# Text segment:
═══
Forest officials across the Northeast are allegedly providing poachers the ammunition to be the prowl again after a considerable lull, reports Rahul Karmakar.

india Updated: Apr 24, 2007 03:48 IST

Forest officials across the Northeast are allegedly providing poachers the ammunition to be the prowl again after a considerable lull.

The 100-year-old Kaziranga National Park, which was touted as the world’s biggest conservation success story, received a rude shock when poachers killed six one-horned rhinos in the past couple of months. What, however, was of more concern for wildlife activists was the capture of a poacher with a tranquilizer gun near the Park recently.

Park officials said the poacher confessed to have received the gun from a top forest official in adjoining Nagaland. “A case has been registered with the police in this connection and investigation is on,” said Assam’s chief wildlife warden MC Malakar.

“This hints at an unholy nexus between poachers and some forest officials in the region,” said wildlife activist Azam Siddiqui. He reminded the arrest of an IAS officer from Nagaland after the carcass of five rare monkeys were seized from his official jeep in Golaghat district more than a year back.

Kaziranga, incidentally, is close to Assam’s border with Nagaland, which is used by trans-border poachers from Myanmar and beyond. The rhino preserve and other wildlife habitats in Assam are also vulnerable to poachers using Arunachal Pradesh as the conduit. Two foreign poachers—one Chinese and one Myanamarese—were killed in the Namsai forest of Arunachal Pradesh a few years back.

According to Arunachal Pradesh principal chief conservator of forests KD Singh, poachers have also struck in wildlife preserves in the frontier state. Last Friday, a forest guard named PD Majhi and two unidentified poachers were killed in an encounter deep inside the Pakke Tiger Reserve in West Kameng district.

“The poachers might have sneaked in from Assam. There seems to be a network of poachers and timber-smugglers active in the region,” Singh said, adding vigil has been increased in Namdapha Tiger Reserve in Changlang district.

Pakke Wildlife Sanctuary, declared a tiger reserve in 2002, is home to Royal Bengal Tiger, common leopard and clouded leopard. A census in 2004 had put the number of tigers in the sanctuary at 12. Tigers are poached for their pelts, teeth, bones and other organs, which the Chinese believe have medicinal values.

“The Pakke encounter shows poachers in the region have tigers in their sight besides rhinos and elephants,” said Siddiqui. Last week, a 1.8 kg piece of ivory was seized from the cargo section of a private airline at the LGBI Airport here.
═══
# Given entries:
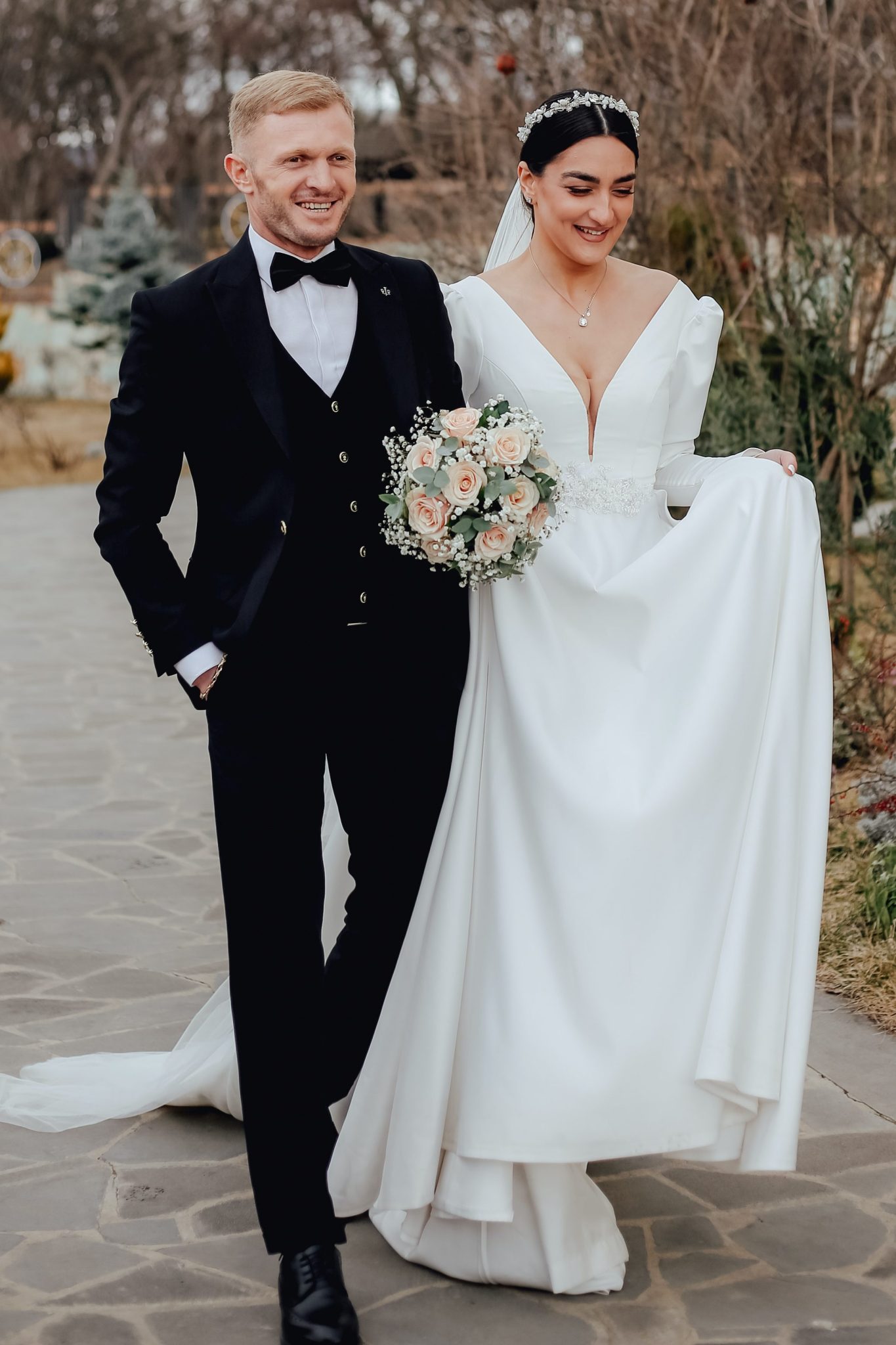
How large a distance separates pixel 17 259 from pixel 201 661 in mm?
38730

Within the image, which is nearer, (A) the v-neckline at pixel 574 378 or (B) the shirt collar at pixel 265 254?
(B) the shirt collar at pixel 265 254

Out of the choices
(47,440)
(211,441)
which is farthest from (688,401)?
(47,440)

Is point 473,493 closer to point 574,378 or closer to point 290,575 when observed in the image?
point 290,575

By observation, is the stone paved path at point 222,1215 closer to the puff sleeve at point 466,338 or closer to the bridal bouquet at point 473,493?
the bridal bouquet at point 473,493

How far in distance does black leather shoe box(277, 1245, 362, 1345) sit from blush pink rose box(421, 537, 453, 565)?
═══
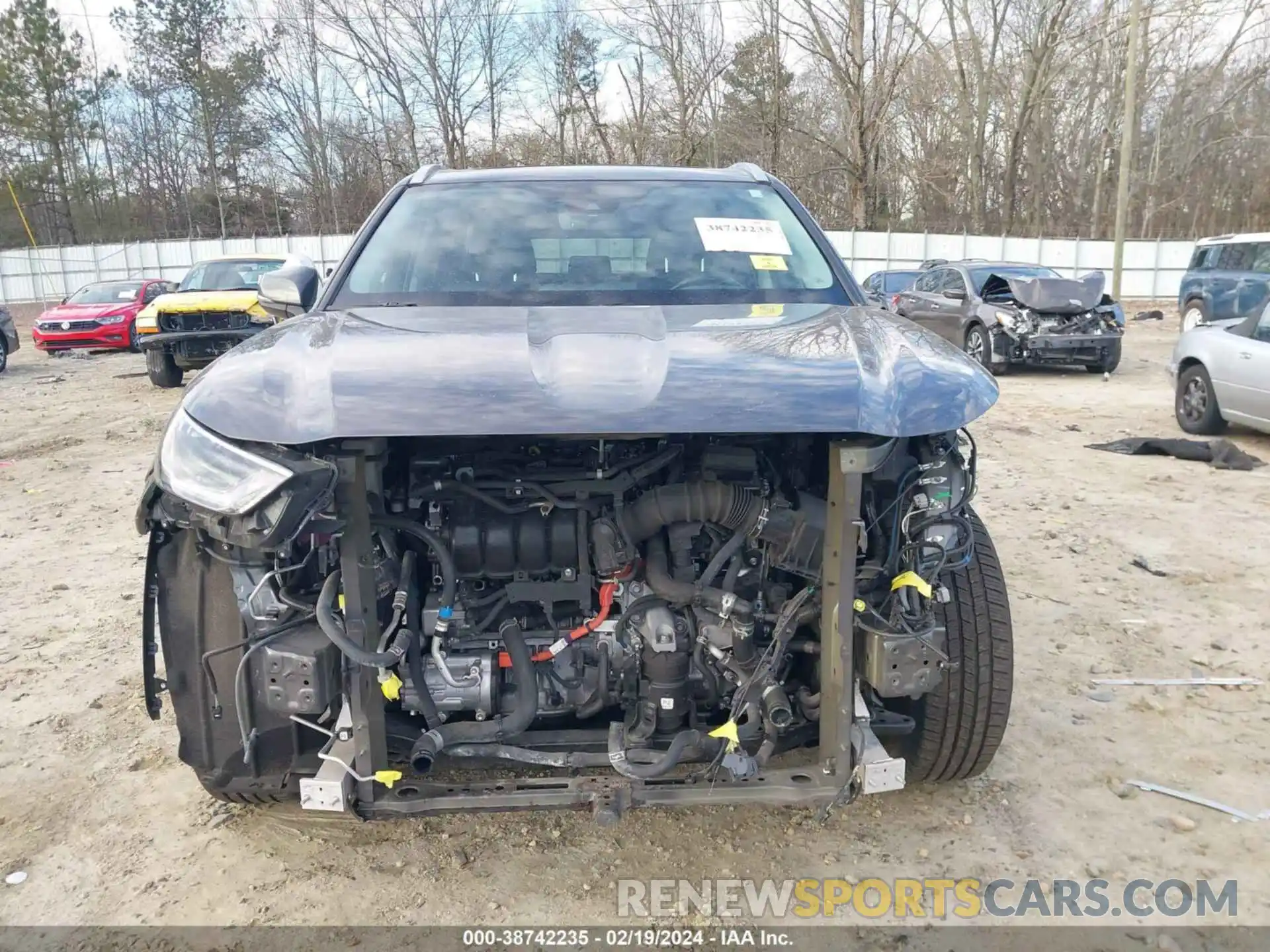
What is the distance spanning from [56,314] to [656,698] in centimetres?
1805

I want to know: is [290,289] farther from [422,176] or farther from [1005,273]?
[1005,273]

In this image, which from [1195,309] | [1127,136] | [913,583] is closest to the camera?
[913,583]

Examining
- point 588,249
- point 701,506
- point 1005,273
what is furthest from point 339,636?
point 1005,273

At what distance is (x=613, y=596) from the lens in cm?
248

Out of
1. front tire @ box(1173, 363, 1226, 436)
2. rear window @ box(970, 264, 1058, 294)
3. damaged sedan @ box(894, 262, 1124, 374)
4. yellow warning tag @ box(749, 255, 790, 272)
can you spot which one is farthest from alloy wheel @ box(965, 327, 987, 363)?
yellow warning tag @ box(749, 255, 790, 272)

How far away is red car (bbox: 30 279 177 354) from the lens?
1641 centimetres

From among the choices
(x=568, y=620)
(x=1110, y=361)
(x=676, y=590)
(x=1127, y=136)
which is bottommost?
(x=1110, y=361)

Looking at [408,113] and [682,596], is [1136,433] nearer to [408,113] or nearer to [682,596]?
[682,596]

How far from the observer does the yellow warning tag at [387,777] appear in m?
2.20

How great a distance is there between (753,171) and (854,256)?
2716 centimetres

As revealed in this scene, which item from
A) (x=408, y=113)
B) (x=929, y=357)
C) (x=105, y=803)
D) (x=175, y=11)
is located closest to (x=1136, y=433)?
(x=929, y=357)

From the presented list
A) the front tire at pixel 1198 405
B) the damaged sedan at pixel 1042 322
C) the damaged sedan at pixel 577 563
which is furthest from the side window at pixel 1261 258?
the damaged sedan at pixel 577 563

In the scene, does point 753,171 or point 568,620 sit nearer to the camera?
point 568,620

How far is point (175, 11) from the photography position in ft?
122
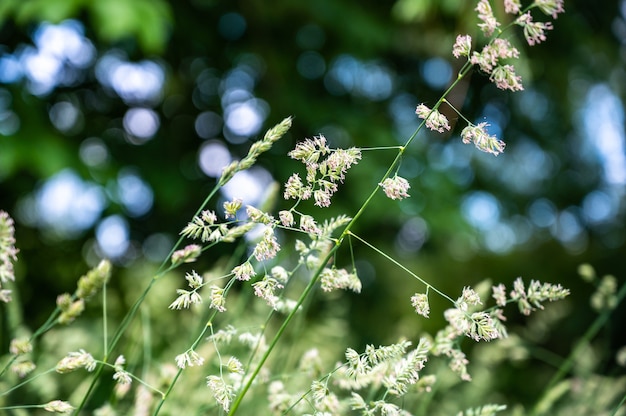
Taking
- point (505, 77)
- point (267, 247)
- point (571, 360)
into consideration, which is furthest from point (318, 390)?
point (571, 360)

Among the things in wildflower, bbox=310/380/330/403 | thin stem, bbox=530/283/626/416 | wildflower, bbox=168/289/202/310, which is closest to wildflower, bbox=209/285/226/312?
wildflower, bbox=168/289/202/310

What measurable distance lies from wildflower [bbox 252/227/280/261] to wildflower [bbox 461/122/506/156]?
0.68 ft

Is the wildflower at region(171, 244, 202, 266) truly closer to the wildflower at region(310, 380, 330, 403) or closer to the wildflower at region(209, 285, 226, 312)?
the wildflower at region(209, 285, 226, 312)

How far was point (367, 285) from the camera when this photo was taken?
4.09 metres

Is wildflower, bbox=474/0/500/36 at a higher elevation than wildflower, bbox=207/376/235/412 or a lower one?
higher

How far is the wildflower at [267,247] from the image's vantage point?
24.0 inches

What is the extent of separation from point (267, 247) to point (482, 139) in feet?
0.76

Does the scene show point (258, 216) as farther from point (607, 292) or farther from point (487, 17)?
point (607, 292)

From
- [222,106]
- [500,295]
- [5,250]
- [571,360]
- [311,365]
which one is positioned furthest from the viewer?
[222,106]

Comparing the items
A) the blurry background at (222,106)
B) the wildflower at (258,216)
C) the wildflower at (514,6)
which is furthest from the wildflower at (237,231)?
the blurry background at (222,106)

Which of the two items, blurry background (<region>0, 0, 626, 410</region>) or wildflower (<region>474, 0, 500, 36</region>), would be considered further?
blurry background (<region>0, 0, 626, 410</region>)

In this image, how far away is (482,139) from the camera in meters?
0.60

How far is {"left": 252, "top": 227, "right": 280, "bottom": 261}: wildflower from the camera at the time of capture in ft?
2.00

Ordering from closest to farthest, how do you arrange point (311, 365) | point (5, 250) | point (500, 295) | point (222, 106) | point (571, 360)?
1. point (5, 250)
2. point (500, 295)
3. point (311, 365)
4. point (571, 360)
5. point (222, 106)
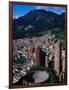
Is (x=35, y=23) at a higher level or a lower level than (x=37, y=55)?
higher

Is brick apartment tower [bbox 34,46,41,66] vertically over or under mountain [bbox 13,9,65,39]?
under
═══
# Required tasks:
1. Translate this sentence from the article on poaching in the Northeast into Spanish: "A census in 2004 had put the number of tigers in the sanctuary at 12."
2. Answer these from the article on poaching in the Northeast:
(a) How many one-horned rhinos did poachers kill at Kaziranga in the past couple of months?
(b) In which district is the Pakke Tiger Reserve?
(c) How heavy was the piece of ivory seized at the LGBI Airport?
3. Reproduce the article on poaching in the Northeast, everything from "According to Arunachal" down to "West Kameng district.".

# Solutions for each task:
1. Un censo de 2004 había situado en 12 el número de tigres del santuario.

2.
(a) Six.
(b) West Kameng district.
(c) 1.8 kg.

3.
According to Arunachal Pradesh principal chief conservator of forests KD Singh, poachers have also struck in wildlife preserves in the frontier state. Last Friday, a forest guard named PD Majhi and two unidentified poachers were killed in an encounter deep inside the Pakke Tiger Reserve in West Kameng district.